Training a Linear Regression seems much lower with caret than with lm
Hey! Thanks for the great package! I am using caret to be able to use a wide range of models directly, and this is really easy, thanks to caret. However, I realized that fitting a Linear Regression using caret's train function was slower than fitting stats::lm directly (see the benchmark reported below). Is there anything I'm missing in how I am doing the training using caret? Here I don't want to tune any parameter nor perform any splitting of my data.
Thank you for your help!
Minimal, runnable code:
library(microbenchmark)
data("iris")
X <- iris[, -5]
base_lm <- function() {
stats::lm(Petal.Width ~ ., data = X)
}
caret_lm <- function() {
caret::train(Petal.Width ~ .,
data = X,
method = "lm",
trControl = caret::trainControl(method = "none")
)
}
res <- microbenchmark(NULL, base_lm(), caret_lm(), times = 50L)
print(res, unit = "ms")
#> Unit: milliseconds
#> expr min lq mean median uq
#> NULL 0.000009 0.000012 0.00003386 0.000030 0.000048
#> base_lm() 0.764566 0.854957 0.96419726 0.891547 0.945221
#> caret_lm() 154.067533 162.821262 196.87554234 164.597034 166.491618
#> max neval
#> 0.000077 50
#> 3.186349 50
#> 1766.592617 50
Session Info:
sessionInfo()
#> R version 4.1.2 (2021-11-01)
#> Platform: x86_64-pc-linux-gnu (64-bit)

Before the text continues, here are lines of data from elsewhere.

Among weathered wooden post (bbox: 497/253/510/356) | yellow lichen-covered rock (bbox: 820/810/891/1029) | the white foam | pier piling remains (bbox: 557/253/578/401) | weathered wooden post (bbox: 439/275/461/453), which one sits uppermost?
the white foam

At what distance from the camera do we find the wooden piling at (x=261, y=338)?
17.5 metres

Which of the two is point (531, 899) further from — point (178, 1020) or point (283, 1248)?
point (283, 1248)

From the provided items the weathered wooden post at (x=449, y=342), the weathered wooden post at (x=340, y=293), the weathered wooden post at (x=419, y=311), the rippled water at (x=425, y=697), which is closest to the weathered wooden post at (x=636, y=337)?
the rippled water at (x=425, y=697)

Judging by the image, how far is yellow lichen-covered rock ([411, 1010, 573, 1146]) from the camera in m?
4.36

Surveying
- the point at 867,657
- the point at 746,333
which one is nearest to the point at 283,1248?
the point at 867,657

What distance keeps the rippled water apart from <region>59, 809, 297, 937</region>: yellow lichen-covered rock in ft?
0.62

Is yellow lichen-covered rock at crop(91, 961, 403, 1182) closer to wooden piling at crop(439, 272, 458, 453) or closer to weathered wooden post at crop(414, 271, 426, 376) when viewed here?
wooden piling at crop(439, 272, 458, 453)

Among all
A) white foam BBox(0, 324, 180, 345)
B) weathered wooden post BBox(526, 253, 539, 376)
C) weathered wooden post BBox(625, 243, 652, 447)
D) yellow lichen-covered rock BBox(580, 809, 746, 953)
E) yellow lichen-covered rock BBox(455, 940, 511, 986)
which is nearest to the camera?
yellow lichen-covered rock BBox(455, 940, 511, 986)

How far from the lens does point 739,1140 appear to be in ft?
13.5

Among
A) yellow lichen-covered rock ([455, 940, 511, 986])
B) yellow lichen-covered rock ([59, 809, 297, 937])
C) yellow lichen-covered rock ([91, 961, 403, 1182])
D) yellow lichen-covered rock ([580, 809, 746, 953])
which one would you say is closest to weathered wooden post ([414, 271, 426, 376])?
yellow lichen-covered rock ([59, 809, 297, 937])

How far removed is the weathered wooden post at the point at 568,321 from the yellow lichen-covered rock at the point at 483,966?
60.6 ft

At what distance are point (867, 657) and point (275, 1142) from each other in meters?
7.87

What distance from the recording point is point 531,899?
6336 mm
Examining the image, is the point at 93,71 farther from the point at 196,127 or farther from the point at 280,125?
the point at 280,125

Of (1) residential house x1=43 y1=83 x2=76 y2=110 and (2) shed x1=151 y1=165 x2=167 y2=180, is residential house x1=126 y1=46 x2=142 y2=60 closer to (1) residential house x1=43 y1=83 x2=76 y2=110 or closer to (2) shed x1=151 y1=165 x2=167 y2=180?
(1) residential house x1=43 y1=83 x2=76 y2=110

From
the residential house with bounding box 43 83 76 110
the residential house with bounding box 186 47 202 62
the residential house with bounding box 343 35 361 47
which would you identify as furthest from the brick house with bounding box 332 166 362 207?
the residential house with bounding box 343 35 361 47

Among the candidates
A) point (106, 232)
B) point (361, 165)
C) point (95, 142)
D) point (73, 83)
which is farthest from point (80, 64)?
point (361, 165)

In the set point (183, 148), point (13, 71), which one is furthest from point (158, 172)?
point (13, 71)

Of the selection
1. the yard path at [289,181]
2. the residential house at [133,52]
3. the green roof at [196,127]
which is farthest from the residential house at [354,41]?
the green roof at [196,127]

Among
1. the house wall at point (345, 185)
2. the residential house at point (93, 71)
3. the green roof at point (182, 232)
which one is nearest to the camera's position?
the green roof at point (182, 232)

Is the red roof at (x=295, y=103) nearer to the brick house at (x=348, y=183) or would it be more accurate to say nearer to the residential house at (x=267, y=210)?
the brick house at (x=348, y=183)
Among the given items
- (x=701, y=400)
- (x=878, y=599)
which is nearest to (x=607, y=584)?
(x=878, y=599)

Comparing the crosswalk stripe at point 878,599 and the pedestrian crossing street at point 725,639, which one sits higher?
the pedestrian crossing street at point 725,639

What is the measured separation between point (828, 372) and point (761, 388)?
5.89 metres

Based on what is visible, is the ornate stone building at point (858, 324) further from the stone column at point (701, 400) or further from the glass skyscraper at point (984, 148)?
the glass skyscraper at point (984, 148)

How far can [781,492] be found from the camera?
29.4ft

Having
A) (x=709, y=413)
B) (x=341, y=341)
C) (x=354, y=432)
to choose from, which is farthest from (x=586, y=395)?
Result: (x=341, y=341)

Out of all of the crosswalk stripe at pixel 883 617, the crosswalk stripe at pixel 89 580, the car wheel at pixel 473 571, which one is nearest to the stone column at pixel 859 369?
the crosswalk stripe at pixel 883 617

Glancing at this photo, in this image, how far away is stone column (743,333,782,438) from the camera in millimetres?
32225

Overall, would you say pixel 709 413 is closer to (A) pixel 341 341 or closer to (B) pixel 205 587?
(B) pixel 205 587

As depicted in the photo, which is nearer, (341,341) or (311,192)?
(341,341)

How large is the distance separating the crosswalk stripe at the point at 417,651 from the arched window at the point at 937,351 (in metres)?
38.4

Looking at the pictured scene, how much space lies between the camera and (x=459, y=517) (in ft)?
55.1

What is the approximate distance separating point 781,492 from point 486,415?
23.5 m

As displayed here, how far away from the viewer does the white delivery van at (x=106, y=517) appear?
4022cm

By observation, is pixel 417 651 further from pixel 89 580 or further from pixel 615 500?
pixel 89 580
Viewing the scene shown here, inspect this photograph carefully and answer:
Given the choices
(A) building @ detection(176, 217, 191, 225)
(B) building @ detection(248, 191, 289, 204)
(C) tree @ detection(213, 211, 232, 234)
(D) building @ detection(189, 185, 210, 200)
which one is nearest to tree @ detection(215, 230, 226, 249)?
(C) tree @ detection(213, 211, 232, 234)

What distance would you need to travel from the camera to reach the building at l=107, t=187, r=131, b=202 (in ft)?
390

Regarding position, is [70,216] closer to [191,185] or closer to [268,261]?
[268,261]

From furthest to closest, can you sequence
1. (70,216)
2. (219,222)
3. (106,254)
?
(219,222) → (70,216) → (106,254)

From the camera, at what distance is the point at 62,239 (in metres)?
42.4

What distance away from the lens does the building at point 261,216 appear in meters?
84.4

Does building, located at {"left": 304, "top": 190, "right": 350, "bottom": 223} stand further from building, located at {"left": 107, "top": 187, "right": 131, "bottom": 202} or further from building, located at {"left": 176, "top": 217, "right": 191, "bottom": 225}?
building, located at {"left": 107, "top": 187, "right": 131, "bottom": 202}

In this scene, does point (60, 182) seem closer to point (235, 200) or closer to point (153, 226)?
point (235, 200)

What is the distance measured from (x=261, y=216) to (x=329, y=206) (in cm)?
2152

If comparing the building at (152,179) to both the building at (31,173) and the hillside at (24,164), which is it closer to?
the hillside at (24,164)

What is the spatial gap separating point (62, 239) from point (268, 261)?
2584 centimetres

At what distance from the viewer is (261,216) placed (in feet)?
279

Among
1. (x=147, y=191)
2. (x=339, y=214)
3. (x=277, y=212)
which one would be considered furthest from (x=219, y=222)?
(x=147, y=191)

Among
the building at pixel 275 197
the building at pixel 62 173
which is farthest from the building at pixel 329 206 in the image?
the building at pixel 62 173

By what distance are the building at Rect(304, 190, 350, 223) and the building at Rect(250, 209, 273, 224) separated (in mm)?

#> Running under: Ubuntu 20.04.3 LTS
packageVersion("caret")
#> [1] '6.0.91'
As far as I know, caret's train()-function performs by default a 5 (?) Fold Cross Validation while training the model. The lm()-function of course doesn't, that's why the latter is much faster.
It seems that caret::train function calls stats::lm only once. I wonder if this additional time is due to all the checks performed. I will try to dive deeper into this problem.
I looked into this problem and found two reasons responsible for this performance issue:
- in my case, the bottleneck of the
caret::trainfunction is the call tosystem.time. Changing this by two calls toproc.timedivides the computation time by 10. - once the first bottleneck is removed, a second one appears, which is the call to
getModelInfo. Hence, if the model is called a high number of times, this will cause some overhead. To take only account this once,getModelInfocan be called outside of the function, and themethodargument can be directly filled with the result ofgetModelInfo. Doing that leads to an extra factor of 10 in the computation time for my simple example.
I would be glad to make a PR to fix the first point.